“And how did little Tim behave?” asked Mrs. Cratchit, when she had rallied Bob on his credulity and Bob had hugged his daughter to his heart’s content.
As good as gold,” said Bob, “and better. Somehow he gets thoughtful sitting by himself so much, and thinks the strangest things you ever heard. He told me, coming home, that he hoped the people saw him in the church, because he was a cripple, and it might be pleasant to them to remember upon Christmas Day, who made lame beggars walk and blind men see.
from The Christmas Carol, by Charles Dickens.
I sat by the computer Sunday as the first snowstorm covered my little world, and read an update from a missionary friend in faraway hot India. Friends had just asked her help with a three day old baby in a nearby village. He was born without lower arms or lower legs. He is the fifth child in the family and they aren’t sure they will keep him.
My emotions swirled like the snow outside the window. My older children played busily around me as I nursed the baby. The two year old drove matchbox cars over my shoulder. The house was a mess, true, but air warmed by the wood stove carried the scent of roasting chicken. My husband was at work, but he would be home to say goodnight after earning his paycheck. Coats and mittens dripped steamily by the fire, adding moisture to the air and giving reason for the rosy cheeks bent over Legos nearby. Christmas cards and a list of cookies to bake were scattered across the table among flash cards.
That old adage tapped gently at my memory, “I felt sorry that I had no shoes, until I met a man who had no feet.” We have our struggles, but the road even my young son must walk so falteringly in his braces is easy compared to the uphill battle that little infant almost-orphan on the other side of the world will face.
And I asked Him, not for the first time, or even the hundredth, “Why?”

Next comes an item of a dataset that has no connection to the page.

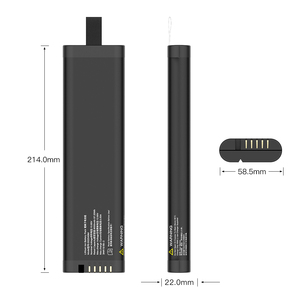 Batería Portátil TEFOO GS2040IM de 10.8V 9300mAh de Iones de Litio, Compatible con JDSU 748A, VA7100, <span class=keywords><strong>TALAN</strong></span>, DPA-7000 - Product Image 6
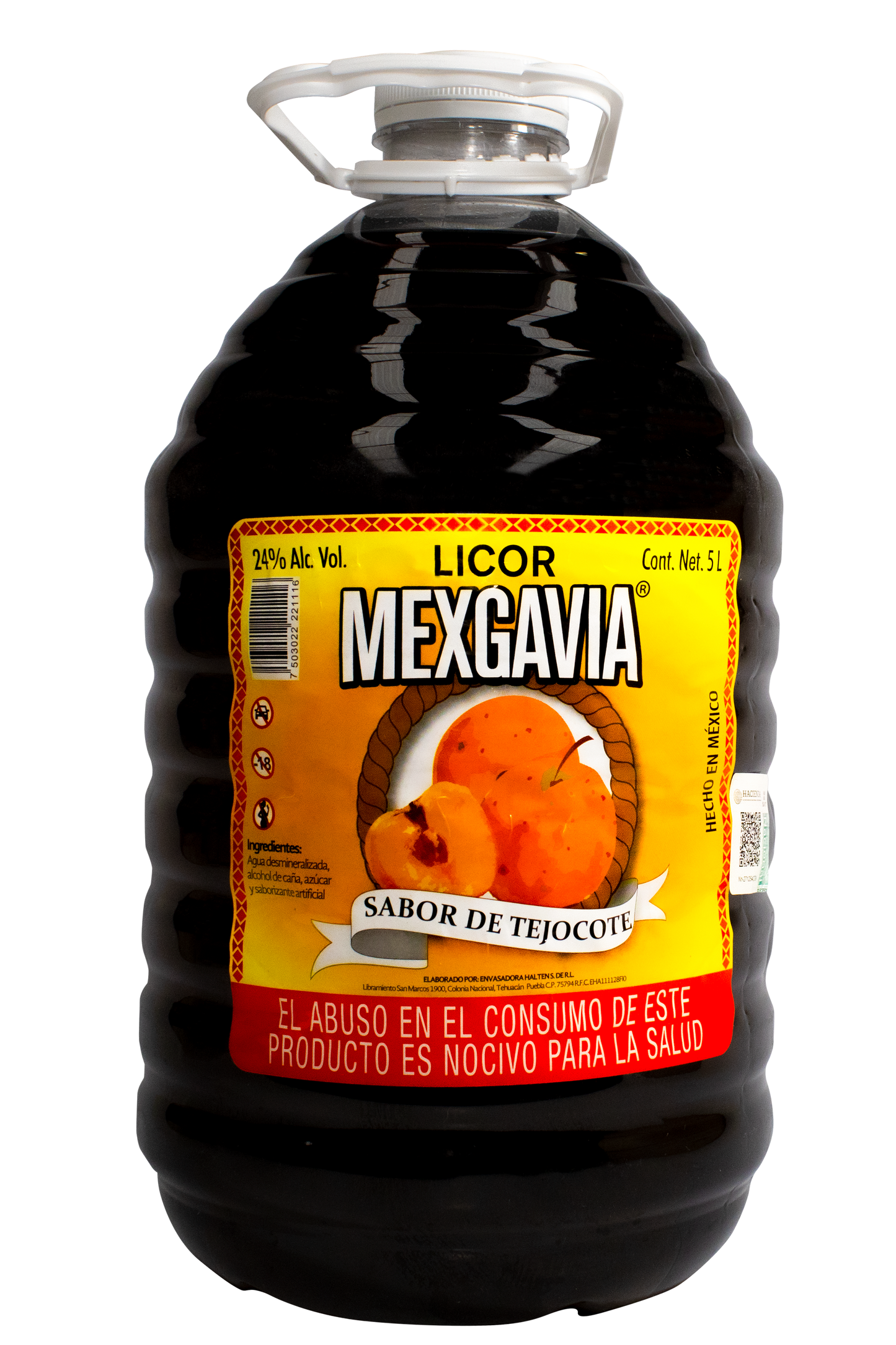 LICOR SABOR DE TEJOCOTE 24% ALC VOL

“Why would You have this baby be born in a third world country?”
“Why to parents who might not keep him?”
“Why would You make him be born like this at all?”
“Why would You make a baby born to be ridiculed, rejected, misunderstood… Why would you make a baby born to hurt or even born to die?”
The baby on my own lap stirred and snuggled deeper. The two year old next to me picked up one of his feelingless feet with both hands to move it away from the baby’s head. He reached over and silently patted his little brother’s ear. A tear sprang to my eye at a sudden realization. It was love.
That Love had already sent a Baby born to die. He’d sent His only Son, His beloved, perfect Son, to a stark, cold, heartless world to have a body broken. He’d given him a body born to bear the full brunt of the ravages of sin. This one, this Lamb slain from the foundations of the world, was born to show his Father’s love to sin-damaged humanity. Nails sliced through his own arms and legs, forcing his body hard against the rough cross. And Love held him there.
Will this little baby boy, born so far from me but for whom I ache, know that he bears in his own body the marks of the Lord Jesus Himself? Will he learn that someday he can be given a new body, hale and whole, to run and clap and dance, for all eternity long? Will he boast that he is one of the few chosen to bear from birth the mark of his Savior? Will he find the answer to his question, why?
I think about these babies often. Physically crippled; is it so that their souls will be more whole? Or mine? Will I remember, on Christmas Day, WHO made lame beggars walk and blind men see? And will I trust that He will do it again someday?
Someday I, too, will understand why He would show His love by sending these Tiny Tims among us. Like Mr. Dickens said, it’ll be as good as gold – and better.